OP delphiandomine 83 | 17,897
20 Sep 2017 #107
Ah, just to talk about qualifications:

I have an MA in English, a post-diploma in pedagogy, I'm an "appointed teacher" and I've got a huge collection of other certifications and qualifications on top. Polish teachers are ridiculously well qualified, so I'm forever obtaining new certifications in a wide range of things. A PhD is also tempting, as I won't be eligible for promotion to diploma teacher level for a while yet.
Lyzko 25 | 7,145
20 Sep 2017 #108
Problem is that what was once, even in my high school days (round about the mid-'70's), considered common coin for any literate college or pre-college teen, is now deemed "retro", "vintage" or just plain WEIRD and out of fashion.

At least US-speakers' vocabulary has declined, actually shrunken, exponentially in keeping with their rise in salary and living comfort. Seems that most nowadays have traded in their thinking cap for a house in the burbs, which they typically fill with objects d'art etc. which they probably couldn't even pronounce, much less understand!

lol
jon357 63 | 14,600
20 Sep 2017 #109
Polish teachers are ridiculously well qualified

Yet they rarely strike for better pay.

what was once, even in my high school days (round about the mid-'70's

Language use changes fast.

archaic

"Rarely" is better nowadays. It is old fashioned and over-formal for speech, emails etc., and can sound artificial, pretentious or both.
Dirk diggler 9 | 4,467
21 Sep 2017 #110
@delphiandomine

Do a PhD you won't regret it especially if you want to teach at the college level
DominicB - | 2,703
21 Sep 2017 #111
It is old fashioned and over-formal for speech, emails etc., and can sound artificial, pretentious or both.

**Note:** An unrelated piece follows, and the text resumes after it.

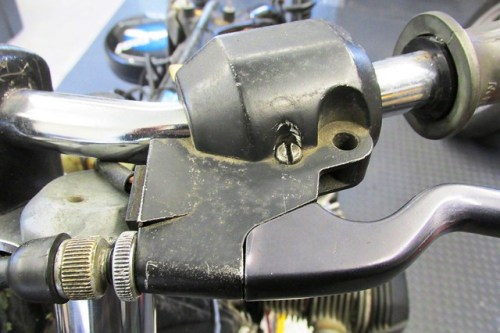 Torn Top Plate Above Clutch Switch on Left Perch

"Seldom" is a totally normal, natural, unmarked, current, everyday English word that isn't restricted to any register of formality. You use it in everyday informal writing yourself, and have used it on this forum.
Joker 1 | 1,232
21 Sep 2017 #112
Yet they rarely strike for better pay.

Perhaps, this is why the real qualified teachers are working in the UK instead of slaving for low Polish wages.
Lyzko 25 | 7,145
21 Sep 2017 #113
@jon, on the other hand, whereas colloquial speech surely changes, some basics are forever:-)
OP delphiandomine 83 | 17,897
21 Sep 2017 #114
Do a PhD you won't regret it especially if you want to teach at the college level

That's what is tempting me, teaching in primary schools is a young person's game, and a PhD would open up doors to a university job.

Perhaps, this is why the real qualified teachers are working in the UK instead of slaving for low Polish wages.

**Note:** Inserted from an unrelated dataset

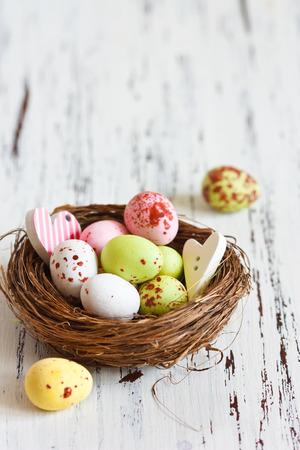 huevos de codorniz: Pascua huevos de chocolate en un pequeño nido en una tabla de madera de color blanco, con copia espacio para el texto.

It's a shame that you think that Polish teachers aren't "real qualified".
jon357 63 | 14,600
21 Sep 2017 #115
It's a shame that you think that Polish teachers aren't "real qualified".

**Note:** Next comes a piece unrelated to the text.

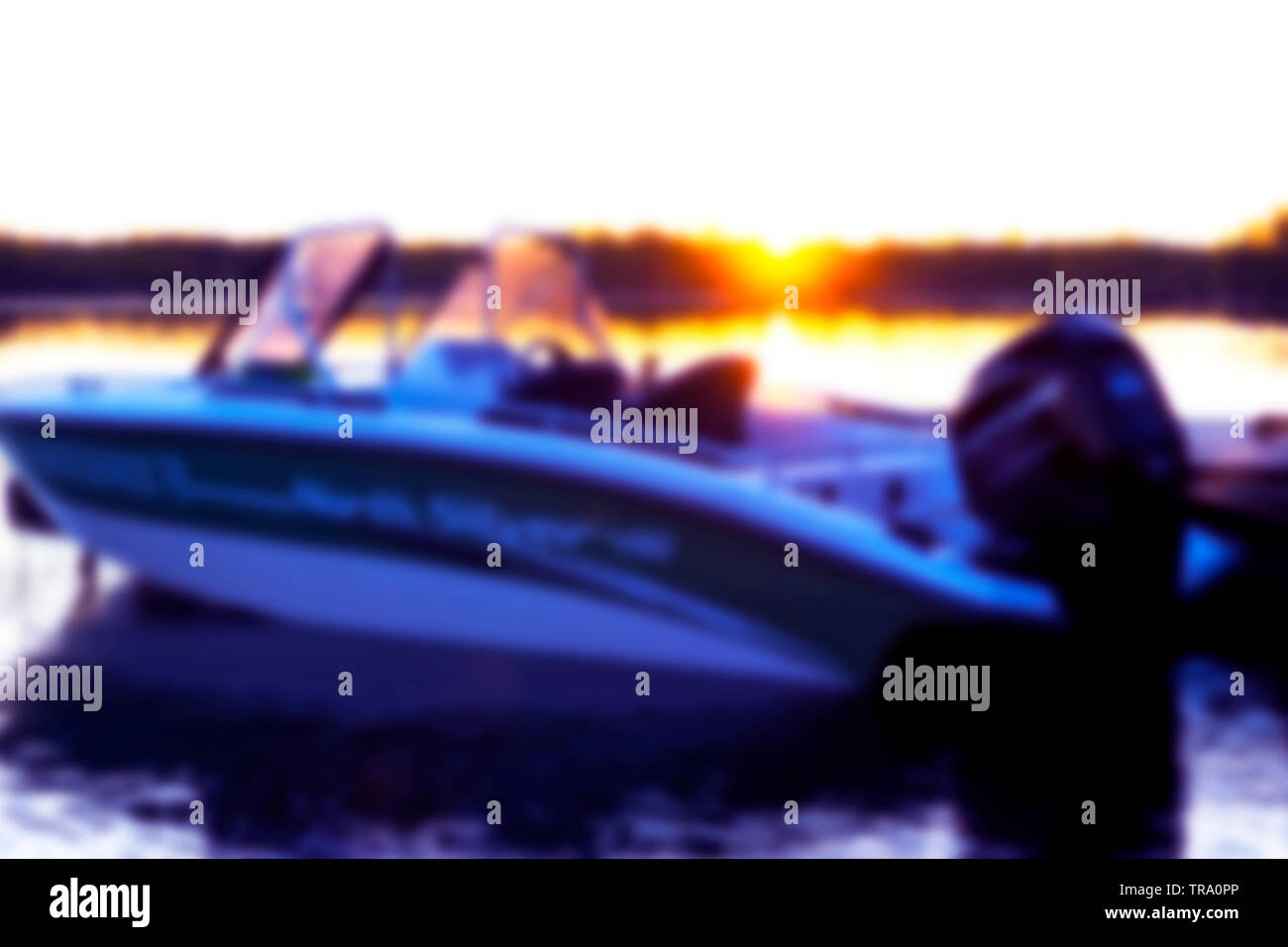 Abstract blurred background with fishing boat parking on the wooden pier. Sunset fishing boat blur background. Abstract blur background with bokeh lig - Stock Image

Indeed. They are well qualified, and their qualifications are standardised to European norms.

You use it in everyday informal writing yourself,

No, it is a more formal word today, rare in normal, direct speech. Check out the CELEX frequency before mouthing off.

whereas colloquial speech surely changes, some basics are forever

Nothing is forever.
OP delphiandomine 83 | 17,897
21 Sep 2017 #116
Indeed. They are well qualified, and their qualifications are standardised to European norms.

Yes, the only issue right now is that teachers can enter the profession after a BA/BSc, but the government (correctly, in my opinion) intends to make an MA/MSc the minimum entry requirement.

How anyone can insult hard working, decent Polish teachers is beyond me.
DominicB - | 2,703
21 Sep 2017 #117
No

Yes. Check your own posts. There's nothing remarkable about it at all, formal or informal.
Lyzko 25 | 7,145
21 Sep 2017 #118
Standard is, jon, I respectfully disagree:-)
jon357 63 | 14,600
21 Sep 2017 #119
Yes, the only issue right now is that teachers can enter the profession after a BA/BSc,

No issue provided it's a Bachelor's with QTS or followed by a PGCE. They could of course rename a PGCE as an MA or MSc. Not an MEd, which is best kept for research.

Not an Eastern European Licentiate though - that is insufficiently rigorous.

Check your own posts

My posts are usually in formal English unless obviously otherwise. Check CELEX.
DominicB - | 2,703
21 Sep 2017 #120
@jon357

Your posts are certainly not in formal English. Standard, yes. But not formal by a long shot. Your last post is very far from formal.